Fluorescence emission spectra of unirradiated control and three exposed samples from excitation at 585 nm, the wavelength at which cyanobacterial absorption is primarily from phycocyanin (e.g., Yu et al., 1999). Spectra normalized to peak of control sample. The shoulder in the spectrum, highlighted in gray, is due to emission from the PBS terminal emitter and is absent by 30 kGy exposure. Color images available online at
To assess the radioprotection effect of exposure at low temperature, a cyanobacterial sample was also irradiated to 80 kGy frozen at −80°C. Figure 9 shows the percentage change in emission from the major cyanobacterial fluorophores when comparing room-temperature and frozen irradiations. The numerical labels give the factor by which room-temperature sample emission differed from that of the frozen samples. The decrease in fluorescence from tryptophan and chlorophyll was between about 3 and 30 times greater in the room-temperature sample than the −80°C exposure. The increase in Peak 1 and Peak 2 fluorescent features was between about 10 and 20 times higher in the room-temperature irradiation. For phycocyanin, the cold irradiation was still showing an increase in fluorescence after 80 kGy and had not yet begun to decline with increasing dose (as with the room-temperature irradiation shown in Fig. 7).

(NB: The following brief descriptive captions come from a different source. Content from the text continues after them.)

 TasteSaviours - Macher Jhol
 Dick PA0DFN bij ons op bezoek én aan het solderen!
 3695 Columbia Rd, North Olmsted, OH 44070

Comparison between the percentage change in emission of several cyanobacterial fluorophores after 80 kGy ionizing radiation at room temperature and frozen at −80°C. For each pair-wise comparison the factor between the room-temperature value and −80°C is given.
4. Discussion
The results presented in this initial study track the molecular degradation of cyanobacterial cells and the erasure of potential biosignatures after exposure to increasing doses of ionizing radiation. Three analytical techniques were employed: reflectance, absorbance, and fluorescence spectroscopy. Reflectance and fluorescence could both potentially be used for scanning the martian surface rocks for cyanobacterial cells (as explained below). Absorption spectra would not be used directly in biosignature detection but are a valuable analytical technique for monitoring the degradation of cellular pigments. The absorbance spectra are sensitive to the concentration of pigments and not their coupling into chains of excitation transference, so they provide complementary data to the fluorescence EEMs also considered here. The first half of this section will consider the data yielded by all three spectroscopic techniques in combination and the progression of cyanobacterial degradation by ionizing radiation that they reveal. The implications of these results for the prospects of detecting cyanobacterial biosignatures will then be discussed.

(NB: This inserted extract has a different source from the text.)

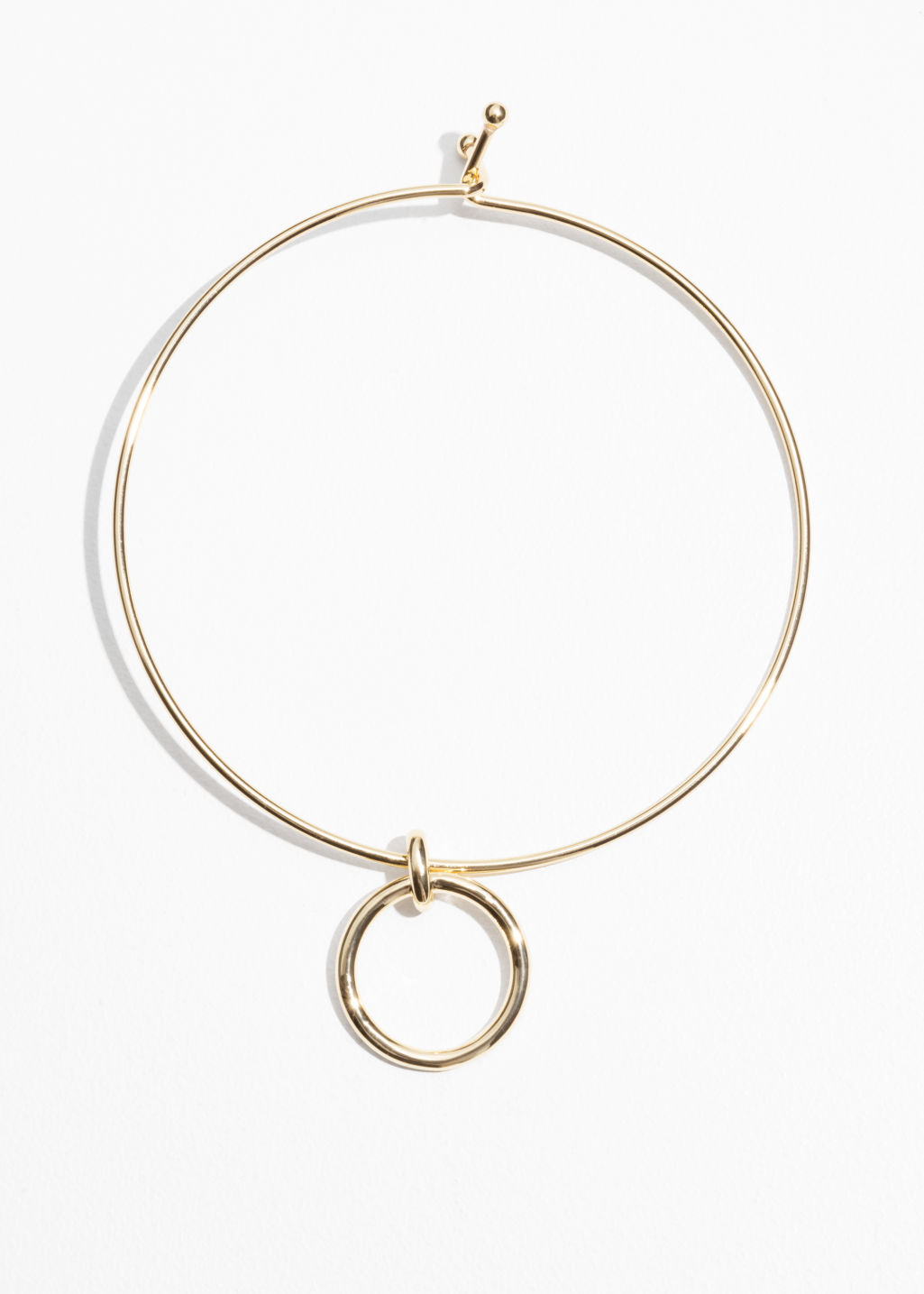 Front image of Stories ring choker in gold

4.1. Cyanobacterial degradation by ionizing radiation
A detailed account of the cyanobacterial cellular destruction from ionizing radiation can be inferred by combining information yielded by all three spectroscopic analytical techniques presented here: reflectance, absorbance, and fluorescence. Figure 10 is a graphic summary of the increasing disassembly of the PBS structure and molecular degradation by ionizing radiation, as supported by these results.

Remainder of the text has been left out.